# Your task
Report only the number of lines below that contain the string "scene", matching case exactly.

# Input for this task
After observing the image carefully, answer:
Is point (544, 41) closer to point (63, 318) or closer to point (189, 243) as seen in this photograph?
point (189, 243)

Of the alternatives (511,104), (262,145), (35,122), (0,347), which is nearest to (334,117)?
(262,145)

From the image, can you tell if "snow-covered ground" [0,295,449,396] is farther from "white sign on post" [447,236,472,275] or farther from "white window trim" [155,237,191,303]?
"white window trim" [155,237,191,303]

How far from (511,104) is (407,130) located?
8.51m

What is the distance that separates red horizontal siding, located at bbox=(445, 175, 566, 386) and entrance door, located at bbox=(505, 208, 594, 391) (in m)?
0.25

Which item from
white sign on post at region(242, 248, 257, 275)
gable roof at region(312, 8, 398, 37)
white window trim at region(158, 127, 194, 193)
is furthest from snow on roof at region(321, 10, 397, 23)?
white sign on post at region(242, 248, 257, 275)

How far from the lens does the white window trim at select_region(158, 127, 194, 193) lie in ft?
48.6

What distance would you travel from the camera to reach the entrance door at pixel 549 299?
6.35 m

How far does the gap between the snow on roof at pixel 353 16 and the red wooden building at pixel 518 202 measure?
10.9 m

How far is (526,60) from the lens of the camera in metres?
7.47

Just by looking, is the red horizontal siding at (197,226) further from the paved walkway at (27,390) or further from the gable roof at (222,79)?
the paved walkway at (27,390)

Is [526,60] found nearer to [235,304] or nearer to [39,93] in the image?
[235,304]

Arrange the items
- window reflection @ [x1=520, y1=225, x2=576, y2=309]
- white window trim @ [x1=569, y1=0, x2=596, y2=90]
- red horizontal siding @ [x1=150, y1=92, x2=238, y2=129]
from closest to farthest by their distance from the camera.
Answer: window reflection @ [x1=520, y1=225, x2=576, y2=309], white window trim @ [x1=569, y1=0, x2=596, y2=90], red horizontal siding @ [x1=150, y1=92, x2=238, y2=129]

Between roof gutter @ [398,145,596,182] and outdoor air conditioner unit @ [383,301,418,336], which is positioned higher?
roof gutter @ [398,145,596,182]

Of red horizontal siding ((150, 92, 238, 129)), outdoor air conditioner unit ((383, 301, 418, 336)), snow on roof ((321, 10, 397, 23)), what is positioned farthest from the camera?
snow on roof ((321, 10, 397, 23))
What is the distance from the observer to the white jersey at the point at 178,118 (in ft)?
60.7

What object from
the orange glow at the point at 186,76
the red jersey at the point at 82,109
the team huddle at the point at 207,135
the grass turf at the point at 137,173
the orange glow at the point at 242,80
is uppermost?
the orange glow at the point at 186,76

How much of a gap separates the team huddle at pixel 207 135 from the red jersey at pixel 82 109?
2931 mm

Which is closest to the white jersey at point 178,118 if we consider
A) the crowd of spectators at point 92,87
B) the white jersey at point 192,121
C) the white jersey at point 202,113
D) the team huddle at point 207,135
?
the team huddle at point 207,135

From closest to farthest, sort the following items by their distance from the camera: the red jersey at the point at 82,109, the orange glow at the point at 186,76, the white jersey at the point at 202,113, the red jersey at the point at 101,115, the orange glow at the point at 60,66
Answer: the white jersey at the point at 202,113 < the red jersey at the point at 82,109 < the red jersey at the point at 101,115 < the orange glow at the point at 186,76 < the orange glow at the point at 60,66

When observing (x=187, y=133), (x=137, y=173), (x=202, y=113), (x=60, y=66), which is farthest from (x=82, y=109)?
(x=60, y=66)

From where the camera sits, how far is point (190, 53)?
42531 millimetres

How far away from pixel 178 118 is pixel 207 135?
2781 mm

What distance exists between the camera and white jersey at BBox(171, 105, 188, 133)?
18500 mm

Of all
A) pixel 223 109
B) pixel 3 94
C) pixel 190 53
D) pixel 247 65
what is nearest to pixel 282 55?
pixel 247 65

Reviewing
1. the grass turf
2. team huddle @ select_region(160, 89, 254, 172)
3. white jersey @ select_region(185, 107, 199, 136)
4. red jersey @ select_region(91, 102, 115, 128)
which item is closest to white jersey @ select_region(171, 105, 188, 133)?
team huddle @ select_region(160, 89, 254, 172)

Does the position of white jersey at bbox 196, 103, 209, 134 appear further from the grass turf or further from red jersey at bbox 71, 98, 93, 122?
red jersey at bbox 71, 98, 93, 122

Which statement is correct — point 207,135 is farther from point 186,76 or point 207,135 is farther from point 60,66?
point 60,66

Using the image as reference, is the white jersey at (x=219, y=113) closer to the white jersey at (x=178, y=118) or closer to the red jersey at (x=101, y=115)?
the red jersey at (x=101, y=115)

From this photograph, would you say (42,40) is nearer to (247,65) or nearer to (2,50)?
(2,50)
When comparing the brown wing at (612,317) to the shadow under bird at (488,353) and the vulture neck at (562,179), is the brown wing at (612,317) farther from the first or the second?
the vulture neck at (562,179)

* * *

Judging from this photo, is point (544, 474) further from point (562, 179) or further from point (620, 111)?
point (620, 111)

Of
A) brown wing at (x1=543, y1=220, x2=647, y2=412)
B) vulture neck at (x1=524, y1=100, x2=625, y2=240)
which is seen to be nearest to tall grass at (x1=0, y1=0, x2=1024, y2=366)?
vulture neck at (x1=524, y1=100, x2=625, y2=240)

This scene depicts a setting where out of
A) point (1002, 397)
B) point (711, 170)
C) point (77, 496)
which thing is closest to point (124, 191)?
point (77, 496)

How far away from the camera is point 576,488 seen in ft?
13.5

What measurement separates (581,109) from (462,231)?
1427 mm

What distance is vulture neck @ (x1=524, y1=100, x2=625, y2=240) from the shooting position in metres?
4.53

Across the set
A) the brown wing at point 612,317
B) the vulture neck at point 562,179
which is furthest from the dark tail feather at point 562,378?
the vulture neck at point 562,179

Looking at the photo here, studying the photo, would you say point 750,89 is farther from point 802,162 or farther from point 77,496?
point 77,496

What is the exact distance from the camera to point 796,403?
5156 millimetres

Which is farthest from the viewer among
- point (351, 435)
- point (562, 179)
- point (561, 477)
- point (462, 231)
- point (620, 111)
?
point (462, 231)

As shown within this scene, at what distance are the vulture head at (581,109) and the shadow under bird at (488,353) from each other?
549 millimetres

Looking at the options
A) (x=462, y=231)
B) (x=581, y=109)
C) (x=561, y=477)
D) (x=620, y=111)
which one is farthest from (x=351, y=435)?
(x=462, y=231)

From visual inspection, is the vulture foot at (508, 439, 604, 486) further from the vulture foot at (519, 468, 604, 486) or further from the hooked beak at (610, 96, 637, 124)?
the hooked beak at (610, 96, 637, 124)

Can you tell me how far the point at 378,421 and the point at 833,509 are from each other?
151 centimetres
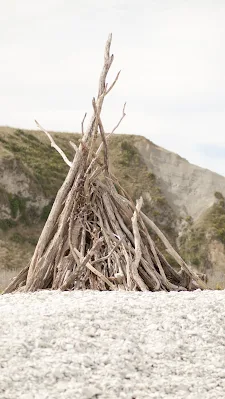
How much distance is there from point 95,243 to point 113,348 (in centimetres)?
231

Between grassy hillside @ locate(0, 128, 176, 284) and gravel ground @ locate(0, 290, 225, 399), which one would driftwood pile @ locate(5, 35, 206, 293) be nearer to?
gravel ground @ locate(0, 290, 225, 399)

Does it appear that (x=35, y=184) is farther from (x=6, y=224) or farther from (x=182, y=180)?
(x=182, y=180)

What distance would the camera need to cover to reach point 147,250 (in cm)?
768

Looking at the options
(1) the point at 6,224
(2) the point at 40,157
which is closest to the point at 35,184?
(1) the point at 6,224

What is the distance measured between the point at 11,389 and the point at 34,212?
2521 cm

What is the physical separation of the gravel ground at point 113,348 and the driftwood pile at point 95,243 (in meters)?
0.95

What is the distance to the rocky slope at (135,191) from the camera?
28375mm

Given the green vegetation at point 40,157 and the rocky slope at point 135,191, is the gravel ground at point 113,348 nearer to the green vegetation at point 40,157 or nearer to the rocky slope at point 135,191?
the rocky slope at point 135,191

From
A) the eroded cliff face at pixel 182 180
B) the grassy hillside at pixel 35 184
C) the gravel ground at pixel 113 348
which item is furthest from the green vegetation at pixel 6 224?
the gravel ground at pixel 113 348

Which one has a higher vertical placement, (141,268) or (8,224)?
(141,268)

# Finished answer
2